Differential Geometry and Its Application - Exercise 2.1.12

Problem:

Find a patch for the catenoid obtained by revolving the catenary $y = \cosh(x)$ about the x-axis.

Solution:

$(u. \cosh u \cos v, \cosh u \sin v)$, $u \in (-\infty, +\infty)$, $v \in [-\pi, \pi]$.

We will show the patch is one-to-one by giving its inverse. Given a point $(x, y, z)$ on the catenoid, we know $u = x$, now we know $y = \cosh x \cos v$, so $v = \cos^{-1}(\frac{y}{\cosh x})$.

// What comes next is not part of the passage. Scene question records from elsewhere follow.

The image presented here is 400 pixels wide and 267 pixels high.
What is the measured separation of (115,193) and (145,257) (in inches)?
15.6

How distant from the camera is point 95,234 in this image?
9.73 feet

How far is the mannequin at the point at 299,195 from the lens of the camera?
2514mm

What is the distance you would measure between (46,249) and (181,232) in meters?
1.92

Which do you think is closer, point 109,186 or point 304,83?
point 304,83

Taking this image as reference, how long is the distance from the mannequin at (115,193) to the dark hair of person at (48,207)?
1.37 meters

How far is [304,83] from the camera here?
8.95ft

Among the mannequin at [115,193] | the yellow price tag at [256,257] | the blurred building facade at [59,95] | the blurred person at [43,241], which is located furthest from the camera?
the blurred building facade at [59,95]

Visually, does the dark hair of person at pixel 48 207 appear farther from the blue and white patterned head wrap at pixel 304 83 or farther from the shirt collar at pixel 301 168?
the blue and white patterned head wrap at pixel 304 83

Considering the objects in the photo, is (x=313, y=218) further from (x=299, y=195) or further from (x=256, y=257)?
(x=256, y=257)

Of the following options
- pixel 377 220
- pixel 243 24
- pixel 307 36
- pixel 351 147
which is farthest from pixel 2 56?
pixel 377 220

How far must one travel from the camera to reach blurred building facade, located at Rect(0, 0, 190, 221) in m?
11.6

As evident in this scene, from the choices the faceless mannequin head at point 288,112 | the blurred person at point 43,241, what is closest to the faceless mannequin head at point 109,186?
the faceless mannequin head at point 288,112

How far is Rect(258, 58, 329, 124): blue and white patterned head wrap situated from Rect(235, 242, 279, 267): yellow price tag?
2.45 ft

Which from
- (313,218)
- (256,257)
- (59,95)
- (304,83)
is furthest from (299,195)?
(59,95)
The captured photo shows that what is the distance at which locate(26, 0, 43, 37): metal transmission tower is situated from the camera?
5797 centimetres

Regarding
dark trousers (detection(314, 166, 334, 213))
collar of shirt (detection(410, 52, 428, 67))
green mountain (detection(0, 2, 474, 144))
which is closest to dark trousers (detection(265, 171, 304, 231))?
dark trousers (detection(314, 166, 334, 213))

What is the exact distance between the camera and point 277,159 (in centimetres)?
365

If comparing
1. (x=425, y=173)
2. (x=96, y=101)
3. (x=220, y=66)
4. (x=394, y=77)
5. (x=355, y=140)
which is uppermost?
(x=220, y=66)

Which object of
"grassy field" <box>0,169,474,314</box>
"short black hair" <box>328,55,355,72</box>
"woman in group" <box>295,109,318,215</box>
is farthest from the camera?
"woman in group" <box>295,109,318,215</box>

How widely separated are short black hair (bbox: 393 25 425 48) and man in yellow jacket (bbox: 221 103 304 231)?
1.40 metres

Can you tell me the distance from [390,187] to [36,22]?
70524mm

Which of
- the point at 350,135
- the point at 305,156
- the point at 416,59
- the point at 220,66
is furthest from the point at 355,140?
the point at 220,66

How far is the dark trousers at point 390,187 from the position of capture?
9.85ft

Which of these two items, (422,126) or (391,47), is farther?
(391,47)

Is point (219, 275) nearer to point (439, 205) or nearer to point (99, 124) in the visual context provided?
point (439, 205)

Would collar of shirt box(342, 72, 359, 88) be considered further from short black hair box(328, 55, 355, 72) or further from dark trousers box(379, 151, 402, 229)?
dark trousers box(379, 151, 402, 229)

Next, we will show the patch is regular. We have

$x_u = (1, \sinh u \cos v, \sinh u \sin v)$
$x_v = (0, -\cosh u \sin v, \cosh u \cos v)$.t

$x_u \times x_v = \left|\begin{array}{ccc} i & j & k \\ 1 & \sinh u \cos v & \sinh u \sin v \\ 0 & -\cosh u \sin v & \cosh u \cos v \end{array}\right| = (\sinh u \cosh u \cos^2 v + \sinh u \cosh u \sin^2 v, -\cosh u \cos v, -\cosh u \sin v)$

Now $\cosh u$ is never 0, $\cos v$ and $\sin v$ is never simultaneously 0, so the vector is never zero, the patch is regular.